§ Given problem
Copy the data from the line containing "Between the chain" through the line containing "0.77 meters", keeping every line unchanged.
-=-=-=-=-
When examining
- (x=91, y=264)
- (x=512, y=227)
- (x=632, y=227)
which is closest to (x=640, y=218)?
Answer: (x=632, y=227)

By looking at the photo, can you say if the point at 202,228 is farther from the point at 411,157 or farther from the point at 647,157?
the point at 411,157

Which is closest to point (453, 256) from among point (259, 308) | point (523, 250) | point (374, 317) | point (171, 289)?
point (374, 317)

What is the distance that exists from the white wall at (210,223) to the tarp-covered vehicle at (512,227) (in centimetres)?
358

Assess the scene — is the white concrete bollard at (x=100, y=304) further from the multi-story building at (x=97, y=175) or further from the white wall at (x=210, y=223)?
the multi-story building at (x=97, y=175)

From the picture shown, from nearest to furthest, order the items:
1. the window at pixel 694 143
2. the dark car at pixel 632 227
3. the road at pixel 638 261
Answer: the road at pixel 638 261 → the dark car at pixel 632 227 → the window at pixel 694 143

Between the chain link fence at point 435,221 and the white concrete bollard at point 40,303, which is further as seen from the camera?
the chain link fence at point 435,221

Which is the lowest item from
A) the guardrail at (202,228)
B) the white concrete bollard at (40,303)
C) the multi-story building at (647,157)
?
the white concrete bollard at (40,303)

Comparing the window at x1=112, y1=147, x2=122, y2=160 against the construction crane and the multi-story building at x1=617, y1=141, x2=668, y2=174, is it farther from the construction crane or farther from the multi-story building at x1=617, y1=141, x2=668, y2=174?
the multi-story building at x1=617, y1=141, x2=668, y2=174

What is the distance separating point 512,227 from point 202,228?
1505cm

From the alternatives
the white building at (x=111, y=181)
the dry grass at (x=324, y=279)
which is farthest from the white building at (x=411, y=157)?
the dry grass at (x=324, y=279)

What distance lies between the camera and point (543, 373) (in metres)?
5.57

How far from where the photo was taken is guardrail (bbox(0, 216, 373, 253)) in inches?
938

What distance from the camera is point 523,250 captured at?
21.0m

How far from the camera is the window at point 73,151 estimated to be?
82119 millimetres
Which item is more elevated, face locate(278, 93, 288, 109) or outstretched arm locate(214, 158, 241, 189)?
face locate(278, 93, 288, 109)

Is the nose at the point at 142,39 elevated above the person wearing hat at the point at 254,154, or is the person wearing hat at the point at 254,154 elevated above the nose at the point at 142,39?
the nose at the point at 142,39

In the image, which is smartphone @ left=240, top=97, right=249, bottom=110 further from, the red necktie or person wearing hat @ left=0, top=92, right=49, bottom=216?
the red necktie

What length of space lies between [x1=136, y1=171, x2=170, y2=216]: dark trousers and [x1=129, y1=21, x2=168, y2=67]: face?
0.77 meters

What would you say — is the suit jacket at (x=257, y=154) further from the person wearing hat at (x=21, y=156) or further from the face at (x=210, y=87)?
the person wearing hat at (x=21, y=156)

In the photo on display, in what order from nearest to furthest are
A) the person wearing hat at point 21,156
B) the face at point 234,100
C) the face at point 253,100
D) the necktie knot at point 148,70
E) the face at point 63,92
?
-=-=-=-=-
§ The output
Between the chain link fence at point 435,221 and the white concrete bollard at point 40,303, which is further as seen from the camera?
the chain link fence at point 435,221

Which is the lowest item from
A) the guardrail at (202,228)
B) the white concrete bollard at (40,303)
C) the multi-story building at (647,157)
?
the white concrete bollard at (40,303)

Comparing the window at x1=112, y1=147, x2=122, y2=160 against the construction crane and the multi-story building at x1=617, y1=141, x2=668, y2=174, is it farther from the construction crane or farther from the multi-story building at x1=617, y1=141, x2=668, y2=174?
the multi-story building at x1=617, y1=141, x2=668, y2=174

What is the distance separating point 512,227 from point 202,228?
1505cm

From the alternatives
the white building at (x=111, y=181)
the dry grass at (x=324, y=279)
which is farthest from the white building at (x=411, y=157)?
the dry grass at (x=324, y=279)

What distance lies between the camera and point (543, 373) (in metres)?
5.57

How far from where the photo was taken is guardrail (bbox(0, 216, 373, 253)) in inches?
938

What distance from the camera is point 523,250 captured at?
21.0m

How far from the camera is the window at point 73,151 estimated to be?
82119 millimetres
Which item is more elevated, face locate(278, 93, 288, 109) or outstretched arm locate(214, 158, 241, 189)?
face locate(278, 93, 288, 109)

Is the nose at the point at 142,39 elevated above the person wearing hat at the point at 254,154, or is the person wearing hat at the point at 254,154 elevated above the nose at the point at 142,39?
the nose at the point at 142,39

In the image, which is smartphone @ left=240, top=97, right=249, bottom=110 further from, the red necktie or person wearing hat @ left=0, top=92, right=49, bottom=216?
the red necktie

What length of space lies between [x1=136, y1=171, x2=170, y2=216]: dark trousers and [x1=129, y1=21, x2=168, y2=67]: face?
0.77 meters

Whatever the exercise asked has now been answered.